De allí se desprende que la única forma de ejercer un sacerdocio realmente “cristiano” - y no a la manera  del Antiguo Testamento- es imitando a un cierto “samaritano” llamado Jesús… “¡Anda, y haz tú lo mismo!” (Lucas 10, 25-38).

Dios es Conexión

Podríamos resumir todo acordándonos de que Jesús no nos dejó una palomita blanca como herencia, ni un libro de moral, ni un compendio de normas eclesiásticas, ni un calendario litúrgico. Lo que él nos entregó es un “espíritu” que no sacraliza castas ni sectas, sino que las rompe, las abre  para congregar, unir, articular todo lo que está  disperso  en un gran cuerpo de variedad infinita y de unidad que  crece como la vida.   Ese Espíritu es  pura “CONEXIÓN”: conexión con uno mismo, conexión con la Realidad, conexión con la humanidad entera, especialmente con los más “desconectados” del mundo,  conexión con el cosmos, conexión con el Reino, conexión del cielo con la tierra,  conexión con EL QUE ES “El MUY CONECTADO”,  ya que es a la vez TRES-y-UNO. El mismo Dios es Conexión.

Despedida

Volvamos a Juan Pablo. En 1982, después de varios años con gobiernos militares, Honduras dio señas de querer volver a la  democracia. Se creó una Asamblea constituyente para redactar una nueva Constitución. Buscando promover la participación ciudadana, Juan Pablo organizó dentro de un período de cuatro años,  dieciséis grandes debates públicos sobre temas quemantes relacionados con ese proyecto de democratización del país. Participaron de estos debates, con visiones distintas y mucha chispa,  estudiantes y gente de toda clase, incluso candidatos a la Presidencia. Esos encuentros, imposibles de imaginar en otra época, eran difundidos en directo por la radio desde la Casa de la Cultura  (otra obra de Juan Pablo); comenzaban a las ocho horas de la noche para terminar a veces a las dos de la mañana. La participación del público fue entusiasta, activa e intensa. Con este broche de oro se cerraron los 24 años de servicio misionero de Juan Pablo Guillet en Honduras.
  

Regreso a Canadá

En ese mismo año, Juan Pablo regresó a Canadá para dedicarse durante cinco años a la promoción de los medios de comunicación social. Trabajó conjuntamente con una red de institutos misioneros  involucrados en proyectos para la “Iglesia en crecimiento”. Apoyado por algunos profesionales de Radio Canadá, alimentó  cuarenta emisiones de televisión comunitaria con una serie de documentales que él mismo realizó sobre las experiencias innovadoras de las Iglesias de ocho países de África, América del Sur y Extremo Oriente. 

Roma

En 1987, Juan Pablo fue llamado a Roma para ocupar el cargo de Director del Servicio Misionero de la Organización Católica del Cine y del Audiovisual, OCIC (el que, en 2001, llegó a ser la Asociación Católica mundial para la Comunicación “SIGNIS”).
Se desenvolvió durante diecisiete años a nivel internacional, contribuyendo, entre mil otras actividades, a la implantación de estaciones radiofónicas y antenas de radio en nada menos que 70 diócesis de unos veinte países de África.

Surf

Sobre esa majestuosa ola producida por el “Espíritu de Conexión” estuvo surfeando durante toda su vida Juan Pablo Guillet, dando siempre prioridad a los “menos “conectados”, es decir a todos los empobrecidos y humildes que por centenares de miles encontró “a la orilla” de su camino misionero. Al verlos, él nunca “tomó el otro lado” del camino, sino que a través de sus múltiples  “conexiones” “se conectó” a ellos y los levantó restaurando su dignidad y “conectándoles” en comunidad.

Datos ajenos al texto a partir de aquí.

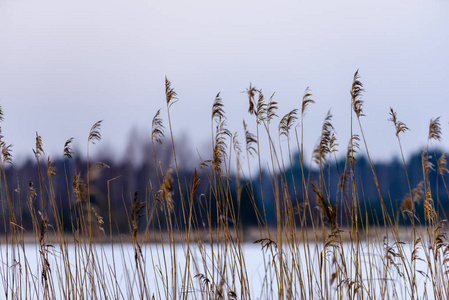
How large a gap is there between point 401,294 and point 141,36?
169 inches

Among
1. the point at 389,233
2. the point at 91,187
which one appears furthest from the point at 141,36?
the point at 389,233

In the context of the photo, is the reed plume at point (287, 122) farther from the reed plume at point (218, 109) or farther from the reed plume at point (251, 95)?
the reed plume at point (218, 109)

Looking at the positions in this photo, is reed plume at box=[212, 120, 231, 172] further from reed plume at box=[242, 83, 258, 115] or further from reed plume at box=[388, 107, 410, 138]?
reed plume at box=[388, 107, 410, 138]

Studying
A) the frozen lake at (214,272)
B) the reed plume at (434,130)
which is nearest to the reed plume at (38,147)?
the frozen lake at (214,272)

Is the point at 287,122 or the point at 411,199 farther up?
the point at 287,122

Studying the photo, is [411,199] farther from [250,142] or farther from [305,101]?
[250,142]

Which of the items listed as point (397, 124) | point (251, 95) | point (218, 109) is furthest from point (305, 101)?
point (397, 124)

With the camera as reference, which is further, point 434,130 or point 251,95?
point 434,130

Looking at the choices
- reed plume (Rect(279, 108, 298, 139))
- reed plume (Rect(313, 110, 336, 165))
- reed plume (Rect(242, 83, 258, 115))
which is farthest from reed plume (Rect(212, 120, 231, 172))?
reed plume (Rect(313, 110, 336, 165))

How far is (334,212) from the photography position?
1974mm

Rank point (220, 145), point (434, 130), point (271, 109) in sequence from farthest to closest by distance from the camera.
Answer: point (434, 130)
point (271, 109)
point (220, 145)

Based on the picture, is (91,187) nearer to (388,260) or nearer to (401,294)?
(388,260)

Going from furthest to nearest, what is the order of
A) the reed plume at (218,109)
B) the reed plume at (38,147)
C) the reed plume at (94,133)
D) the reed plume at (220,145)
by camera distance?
the reed plume at (38,147) → the reed plume at (94,133) → the reed plume at (218,109) → the reed plume at (220,145)

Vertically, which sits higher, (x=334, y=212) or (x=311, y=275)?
(x=334, y=212)
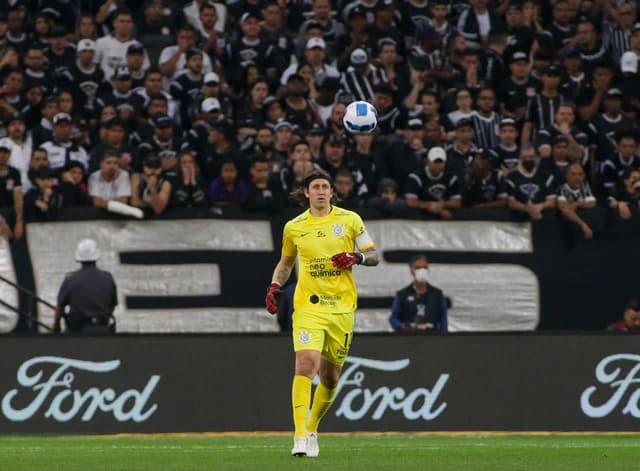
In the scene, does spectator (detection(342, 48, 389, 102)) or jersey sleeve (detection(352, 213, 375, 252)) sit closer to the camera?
jersey sleeve (detection(352, 213, 375, 252))

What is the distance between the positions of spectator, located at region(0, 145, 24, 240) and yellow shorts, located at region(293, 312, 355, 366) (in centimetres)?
668

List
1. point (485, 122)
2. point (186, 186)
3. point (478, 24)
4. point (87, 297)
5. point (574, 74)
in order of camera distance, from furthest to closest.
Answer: point (478, 24), point (574, 74), point (485, 122), point (186, 186), point (87, 297)

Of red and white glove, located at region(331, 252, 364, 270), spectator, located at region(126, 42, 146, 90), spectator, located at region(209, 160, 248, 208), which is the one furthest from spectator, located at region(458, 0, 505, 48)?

Los inició en la democracia. Les dio a conocer sus deberes ciudadanos, y por sobre todo sus derechos, simplemente humanos, que por demás eran ignorados y pisoteados. Les comunicó amor a sí mismos y amor a la justicia. Despertó en ellos la consciencia crítica, la cual es el secreto de la libertad y de la grandeza de los hijos de Dios. Les inyectó grandes dosis de alegría de vivir, de esperanza en el futuro y de sabor anticipado de “vida eterna”.

Última palabra

Y Dios miró todas esas hermosas “CONEXIONES” realizadas por su amigo Juan Pablo. Vio cómo  ese pueblo querido del Sur de Honduras, curado en gran parte de su dispersión,  se había puesto de pie y echado a andar. Le encantó y exclamó: “¡Caramba! ¡Esto está SÚPER BUENO, pues!”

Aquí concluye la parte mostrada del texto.